## Begin Text shown

DPHA invited Rockstroh to provide an intelligence report on the decorative plumbing and hardware industry to help its members better understand competitive threats and actions that they can take to respond to them.

Rockstroh claimed that these are recessionary times for all segments of the kitchen and bath industry, ranging from commodity products to the very high end. “What is relevant,” he explained, “is how to manage your business in this challenging market.”

He noted that home industries in the last 20 years have seen unprecedented growth and record profits. From 1990 to 2007, the size of the average bath increased 180%. Products that were once the exclusive province of a small segment of the population became readily available to consumers of almost all income levels looking to “trade up.”

Handling Change

But while market conditions have changed, economic downturns do not necessarily spell disaster. To the contrary, Rockstroh stated that previous economic downturns were precursors to major change in all tiers of the value chain. “Pain is the best change agent,” Rockstroh said.

All links in the supply chain – dealers, manufacturers and rep agencies – will need to adopt a “change forward” attitude to maintain competitive advantages, he said.

Looking ahead, dealers, manufacturers and representative agencies need to establish new strategic directions. Rockstroh cited management guru Tom Peters’ claims that businesses must be “distinct or be extinct.” This is the mantra for competitive strategic thinking, he said.

During the boom years, there was little need to change. Business was good, profits were high, and shortcomings were tolerated. Manufacturers produced an increasingly larger number of products that showrooms willingly added without much regard to whether the products fit, produced results or contributed to the merchandising mix.

## End Text shown
## Begin Extracted information

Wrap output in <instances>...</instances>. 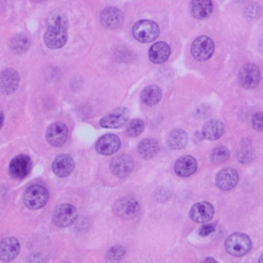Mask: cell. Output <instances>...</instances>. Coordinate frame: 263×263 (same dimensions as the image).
<instances>
[{
    "instance_id": "83f0119b",
    "label": "cell",
    "mask_w": 263,
    "mask_h": 263,
    "mask_svg": "<svg viewBox=\"0 0 263 263\" xmlns=\"http://www.w3.org/2000/svg\"><path fill=\"white\" fill-rule=\"evenodd\" d=\"M229 150L225 146L216 147L211 153V159L214 163H222L225 162L229 158Z\"/></svg>"
},
{
    "instance_id": "8992f818",
    "label": "cell",
    "mask_w": 263,
    "mask_h": 263,
    "mask_svg": "<svg viewBox=\"0 0 263 263\" xmlns=\"http://www.w3.org/2000/svg\"><path fill=\"white\" fill-rule=\"evenodd\" d=\"M113 211L116 216L126 220H130L138 215L140 207L136 199L132 197H124L115 203Z\"/></svg>"
},
{
    "instance_id": "30bf717a",
    "label": "cell",
    "mask_w": 263,
    "mask_h": 263,
    "mask_svg": "<svg viewBox=\"0 0 263 263\" xmlns=\"http://www.w3.org/2000/svg\"><path fill=\"white\" fill-rule=\"evenodd\" d=\"M20 75L14 69H6L0 73V93L4 95L14 94L19 87Z\"/></svg>"
},
{
    "instance_id": "44dd1931",
    "label": "cell",
    "mask_w": 263,
    "mask_h": 263,
    "mask_svg": "<svg viewBox=\"0 0 263 263\" xmlns=\"http://www.w3.org/2000/svg\"><path fill=\"white\" fill-rule=\"evenodd\" d=\"M198 162L192 155H185L180 157L175 163V173L180 177H189L196 173Z\"/></svg>"
},
{
    "instance_id": "e0dca14e",
    "label": "cell",
    "mask_w": 263,
    "mask_h": 263,
    "mask_svg": "<svg viewBox=\"0 0 263 263\" xmlns=\"http://www.w3.org/2000/svg\"><path fill=\"white\" fill-rule=\"evenodd\" d=\"M101 23L104 27L109 29L119 28L124 23V15L116 8H106L100 15Z\"/></svg>"
},
{
    "instance_id": "d6986e66",
    "label": "cell",
    "mask_w": 263,
    "mask_h": 263,
    "mask_svg": "<svg viewBox=\"0 0 263 263\" xmlns=\"http://www.w3.org/2000/svg\"><path fill=\"white\" fill-rule=\"evenodd\" d=\"M129 118V113L125 108H121L100 121V125L106 129H118L126 125Z\"/></svg>"
},
{
    "instance_id": "7402d4cb",
    "label": "cell",
    "mask_w": 263,
    "mask_h": 263,
    "mask_svg": "<svg viewBox=\"0 0 263 263\" xmlns=\"http://www.w3.org/2000/svg\"><path fill=\"white\" fill-rule=\"evenodd\" d=\"M171 55V49L165 42L154 43L149 51V59L154 64H162L168 61Z\"/></svg>"
},
{
    "instance_id": "3957f363",
    "label": "cell",
    "mask_w": 263,
    "mask_h": 263,
    "mask_svg": "<svg viewBox=\"0 0 263 263\" xmlns=\"http://www.w3.org/2000/svg\"><path fill=\"white\" fill-rule=\"evenodd\" d=\"M133 35L139 42L148 43L154 41L159 35L158 25L149 20H141L133 27Z\"/></svg>"
},
{
    "instance_id": "ffe728a7",
    "label": "cell",
    "mask_w": 263,
    "mask_h": 263,
    "mask_svg": "<svg viewBox=\"0 0 263 263\" xmlns=\"http://www.w3.org/2000/svg\"><path fill=\"white\" fill-rule=\"evenodd\" d=\"M189 10L194 18L205 20L212 15L213 3L212 0H192Z\"/></svg>"
},
{
    "instance_id": "277c9868",
    "label": "cell",
    "mask_w": 263,
    "mask_h": 263,
    "mask_svg": "<svg viewBox=\"0 0 263 263\" xmlns=\"http://www.w3.org/2000/svg\"><path fill=\"white\" fill-rule=\"evenodd\" d=\"M226 251L234 257H242L248 254L252 249V243L248 235L244 233H233L226 238Z\"/></svg>"
},
{
    "instance_id": "5bb4252c",
    "label": "cell",
    "mask_w": 263,
    "mask_h": 263,
    "mask_svg": "<svg viewBox=\"0 0 263 263\" xmlns=\"http://www.w3.org/2000/svg\"><path fill=\"white\" fill-rule=\"evenodd\" d=\"M237 182H238V174L232 168H226L221 170L216 177V184L218 188L224 192L234 188Z\"/></svg>"
},
{
    "instance_id": "d590c367",
    "label": "cell",
    "mask_w": 263,
    "mask_h": 263,
    "mask_svg": "<svg viewBox=\"0 0 263 263\" xmlns=\"http://www.w3.org/2000/svg\"><path fill=\"white\" fill-rule=\"evenodd\" d=\"M204 262H216V260L213 258H207L204 260Z\"/></svg>"
},
{
    "instance_id": "d4e9b609",
    "label": "cell",
    "mask_w": 263,
    "mask_h": 263,
    "mask_svg": "<svg viewBox=\"0 0 263 263\" xmlns=\"http://www.w3.org/2000/svg\"><path fill=\"white\" fill-rule=\"evenodd\" d=\"M162 97V92L157 85H148L142 91L141 99L144 104L148 106L156 105Z\"/></svg>"
},
{
    "instance_id": "4316f807",
    "label": "cell",
    "mask_w": 263,
    "mask_h": 263,
    "mask_svg": "<svg viewBox=\"0 0 263 263\" xmlns=\"http://www.w3.org/2000/svg\"><path fill=\"white\" fill-rule=\"evenodd\" d=\"M30 47V39L25 34H18L11 41V50L17 55H22Z\"/></svg>"
},
{
    "instance_id": "7c38bea8",
    "label": "cell",
    "mask_w": 263,
    "mask_h": 263,
    "mask_svg": "<svg viewBox=\"0 0 263 263\" xmlns=\"http://www.w3.org/2000/svg\"><path fill=\"white\" fill-rule=\"evenodd\" d=\"M45 137L52 146L61 147L67 141L68 128L63 123H55L47 128Z\"/></svg>"
},
{
    "instance_id": "e575fe53",
    "label": "cell",
    "mask_w": 263,
    "mask_h": 263,
    "mask_svg": "<svg viewBox=\"0 0 263 263\" xmlns=\"http://www.w3.org/2000/svg\"><path fill=\"white\" fill-rule=\"evenodd\" d=\"M259 51H260V53L263 55V36L261 37V39H260V41H259Z\"/></svg>"
},
{
    "instance_id": "7a4b0ae2",
    "label": "cell",
    "mask_w": 263,
    "mask_h": 263,
    "mask_svg": "<svg viewBox=\"0 0 263 263\" xmlns=\"http://www.w3.org/2000/svg\"><path fill=\"white\" fill-rule=\"evenodd\" d=\"M49 198V190L44 186L32 185L24 194V203L28 209L38 210L47 204Z\"/></svg>"
},
{
    "instance_id": "9c48e42d",
    "label": "cell",
    "mask_w": 263,
    "mask_h": 263,
    "mask_svg": "<svg viewBox=\"0 0 263 263\" xmlns=\"http://www.w3.org/2000/svg\"><path fill=\"white\" fill-rule=\"evenodd\" d=\"M32 169V161L28 155L21 154L12 159L10 163V174L14 179L22 180L26 178Z\"/></svg>"
},
{
    "instance_id": "1f68e13d",
    "label": "cell",
    "mask_w": 263,
    "mask_h": 263,
    "mask_svg": "<svg viewBox=\"0 0 263 263\" xmlns=\"http://www.w3.org/2000/svg\"><path fill=\"white\" fill-rule=\"evenodd\" d=\"M252 126L258 132L263 131V113L262 112H257L253 115Z\"/></svg>"
},
{
    "instance_id": "74e56055",
    "label": "cell",
    "mask_w": 263,
    "mask_h": 263,
    "mask_svg": "<svg viewBox=\"0 0 263 263\" xmlns=\"http://www.w3.org/2000/svg\"><path fill=\"white\" fill-rule=\"evenodd\" d=\"M32 2H35V3H41V2H45V0H32Z\"/></svg>"
},
{
    "instance_id": "5b68a950",
    "label": "cell",
    "mask_w": 263,
    "mask_h": 263,
    "mask_svg": "<svg viewBox=\"0 0 263 263\" xmlns=\"http://www.w3.org/2000/svg\"><path fill=\"white\" fill-rule=\"evenodd\" d=\"M77 210L70 204L58 206L53 213V222L58 227H67L72 225L77 219Z\"/></svg>"
},
{
    "instance_id": "2e32d148",
    "label": "cell",
    "mask_w": 263,
    "mask_h": 263,
    "mask_svg": "<svg viewBox=\"0 0 263 263\" xmlns=\"http://www.w3.org/2000/svg\"><path fill=\"white\" fill-rule=\"evenodd\" d=\"M20 243L16 237H7L0 242V260L9 262L14 260L20 253Z\"/></svg>"
},
{
    "instance_id": "8fae6325",
    "label": "cell",
    "mask_w": 263,
    "mask_h": 263,
    "mask_svg": "<svg viewBox=\"0 0 263 263\" xmlns=\"http://www.w3.org/2000/svg\"><path fill=\"white\" fill-rule=\"evenodd\" d=\"M134 161L130 155L122 154L114 157L110 162V171L114 176L125 178L133 172Z\"/></svg>"
},
{
    "instance_id": "cb8c5ba5",
    "label": "cell",
    "mask_w": 263,
    "mask_h": 263,
    "mask_svg": "<svg viewBox=\"0 0 263 263\" xmlns=\"http://www.w3.org/2000/svg\"><path fill=\"white\" fill-rule=\"evenodd\" d=\"M187 133L180 129L172 130L168 136V146L173 150H179L187 145Z\"/></svg>"
},
{
    "instance_id": "ac0fdd59",
    "label": "cell",
    "mask_w": 263,
    "mask_h": 263,
    "mask_svg": "<svg viewBox=\"0 0 263 263\" xmlns=\"http://www.w3.org/2000/svg\"><path fill=\"white\" fill-rule=\"evenodd\" d=\"M214 215V208L210 203L201 202L192 208L189 212L190 218L198 223H205L210 221Z\"/></svg>"
},
{
    "instance_id": "4fadbf2b",
    "label": "cell",
    "mask_w": 263,
    "mask_h": 263,
    "mask_svg": "<svg viewBox=\"0 0 263 263\" xmlns=\"http://www.w3.org/2000/svg\"><path fill=\"white\" fill-rule=\"evenodd\" d=\"M75 168V162L73 158L68 154H60L58 155L52 164L53 172L56 176L60 178L68 177L69 175L73 172Z\"/></svg>"
},
{
    "instance_id": "9a60e30c",
    "label": "cell",
    "mask_w": 263,
    "mask_h": 263,
    "mask_svg": "<svg viewBox=\"0 0 263 263\" xmlns=\"http://www.w3.org/2000/svg\"><path fill=\"white\" fill-rule=\"evenodd\" d=\"M121 145V139L116 135L107 134L98 140L96 149L102 155H112L119 150Z\"/></svg>"
},
{
    "instance_id": "484cf974",
    "label": "cell",
    "mask_w": 263,
    "mask_h": 263,
    "mask_svg": "<svg viewBox=\"0 0 263 263\" xmlns=\"http://www.w3.org/2000/svg\"><path fill=\"white\" fill-rule=\"evenodd\" d=\"M159 151L158 143L154 139H144L138 145V153L144 159H149L157 155Z\"/></svg>"
},
{
    "instance_id": "52a82bcc",
    "label": "cell",
    "mask_w": 263,
    "mask_h": 263,
    "mask_svg": "<svg viewBox=\"0 0 263 263\" xmlns=\"http://www.w3.org/2000/svg\"><path fill=\"white\" fill-rule=\"evenodd\" d=\"M261 79V73L259 67L255 64L244 65L238 72V81L245 89L251 90L258 85Z\"/></svg>"
},
{
    "instance_id": "836d02e7",
    "label": "cell",
    "mask_w": 263,
    "mask_h": 263,
    "mask_svg": "<svg viewBox=\"0 0 263 263\" xmlns=\"http://www.w3.org/2000/svg\"><path fill=\"white\" fill-rule=\"evenodd\" d=\"M4 122H5V114L3 111H0V129H2L4 125Z\"/></svg>"
},
{
    "instance_id": "603a6c76",
    "label": "cell",
    "mask_w": 263,
    "mask_h": 263,
    "mask_svg": "<svg viewBox=\"0 0 263 263\" xmlns=\"http://www.w3.org/2000/svg\"><path fill=\"white\" fill-rule=\"evenodd\" d=\"M224 131H225L224 124L220 121L214 119L205 124L202 134L205 139L210 141H215L223 136Z\"/></svg>"
},
{
    "instance_id": "8d00e7d4",
    "label": "cell",
    "mask_w": 263,
    "mask_h": 263,
    "mask_svg": "<svg viewBox=\"0 0 263 263\" xmlns=\"http://www.w3.org/2000/svg\"><path fill=\"white\" fill-rule=\"evenodd\" d=\"M259 262H260V263H263V254H262L261 257L259 258Z\"/></svg>"
},
{
    "instance_id": "4dcf8cb0",
    "label": "cell",
    "mask_w": 263,
    "mask_h": 263,
    "mask_svg": "<svg viewBox=\"0 0 263 263\" xmlns=\"http://www.w3.org/2000/svg\"><path fill=\"white\" fill-rule=\"evenodd\" d=\"M125 249L122 246H114L112 247L107 253V260L108 261H118L125 256Z\"/></svg>"
},
{
    "instance_id": "ba28073f",
    "label": "cell",
    "mask_w": 263,
    "mask_h": 263,
    "mask_svg": "<svg viewBox=\"0 0 263 263\" xmlns=\"http://www.w3.org/2000/svg\"><path fill=\"white\" fill-rule=\"evenodd\" d=\"M214 49V42L210 37L200 36L193 42L192 55L198 61H207L212 57Z\"/></svg>"
},
{
    "instance_id": "d6a6232c",
    "label": "cell",
    "mask_w": 263,
    "mask_h": 263,
    "mask_svg": "<svg viewBox=\"0 0 263 263\" xmlns=\"http://www.w3.org/2000/svg\"><path fill=\"white\" fill-rule=\"evenodd\" d=\"M216 229V223H210V224H205L201 227L200 229V234L202 236H208L210 235L213 231Z\"/></svg>"
},
{
    "instance_id": "f546056e",
    "label": "cell",
    "mask_w": 263,
    "mask_h": 263,
    "mask_svg": "<svg viewBox=\"0 0 263 263\" xmlns=\"http://www.w3.org/2000/svg\"><path fill=\"white\" fill-rule=\"evenodd\" d=\"M254 158L253 150L250 146V144H244L240 153H238V160L242 163H250Z\"/></svg>"
},
{
    "instance_id": "f1b7e54d",
    "label": "cell",
    "mask_w": 263,
    "mask_h": 263,
    "mask_svg": "<svg viewBox=\"0 0 263 263\" xmlns=\"http://www.w3.org/2000/svg\"><path fill=\"white\" fill-rule=\"evenodd\" d=\"M144 130V123L142 119H139V118H136V119H133L128 129H127V135L130 136V137H138Z\"/></svg>"
},
{
    "instance_id": "6da1fadb",
    "label": "cell",
    "mask_w": 263,
    "mask_h": 263,
    "mask_svg": "<svg viewBox=\"0 0 263 263\" xmlns=\"http://www.w3.org/2000/svg\"><path fill=\"white\" fill-rule=\"evenodd\" d=\"M68 20L62 14H55L50 17L46 23V31L43 39L45 45L51 50L63 47L68 39Z\"/></svg>"
}]
</instances>
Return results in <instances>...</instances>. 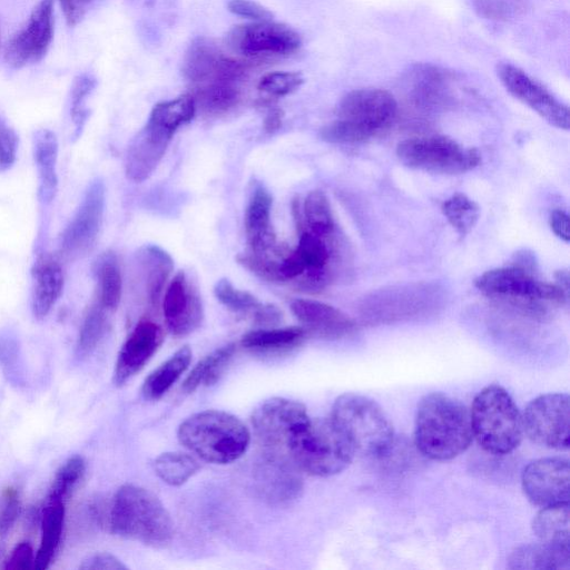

## End Extracted information

Goals =>
**A.** According to the text on the plumbing and hardware industry, by what percentage did the size of the average bath grow from 1990 to 2007?
**B.** Write the next few paragraphs of the text on the plumbing and hardware industry.
Nothing here requires the records.

Task-by-task outputs =>
**A.** 180%

**B.**
This is no longer the case in the decorative plumbing and hardware industry. According to David J. Collins, writing in the Harvard Business Review, “an astonishing number of organizations, executives, frontline employees and all those in between are frustrated because no clear strategy exists for the company or its lines of business.” I venture a guess that a number of dealers, manufacturers and representatives don’t have a strategy, and if they do, it’s not clearly articulated or easily understood by employees, suppliers or customers.

Rockstroh believes that setting and articulating strategy is the responsibility of the boss. Strategy involves defining your business and determining how you compete in a particular market. Strategy is your game plan. It must identify goals that the company is trying to achieve, processes used for achieving them and the metrics employed to measure progress. Developing a strategy requires dealers, manufacturers and representative agencies to determine markets that they want to operate in and the customer base and geographic territory they want to serve. Setting a clear strategic direction requires showrooms, manufacturers and rep agencies to possess competencies that distinguish their operations.

Independent businesses in the kitchen and bath industry that have a strategy establishing clear points of distinction consistently outperform big box and multi-branch retailers, according to Rockstroh. Speed and agility are keys to superior performance.
He explained, “Over the last six months, volumes have shifted from leading national retailers to independents because they have adapted more quickly to market conditions. Too much complexity in your business will slow you down and hamper the need for speed.”

Rockstroh emphasized that the new economy mandates being distinctive in ways that are truly relevant. Metrics must be employed to measure progress because, “if it is not measurable, it does not exist.”

He also suggested the need to look at outdoor rooms as a potential new growth opportunity.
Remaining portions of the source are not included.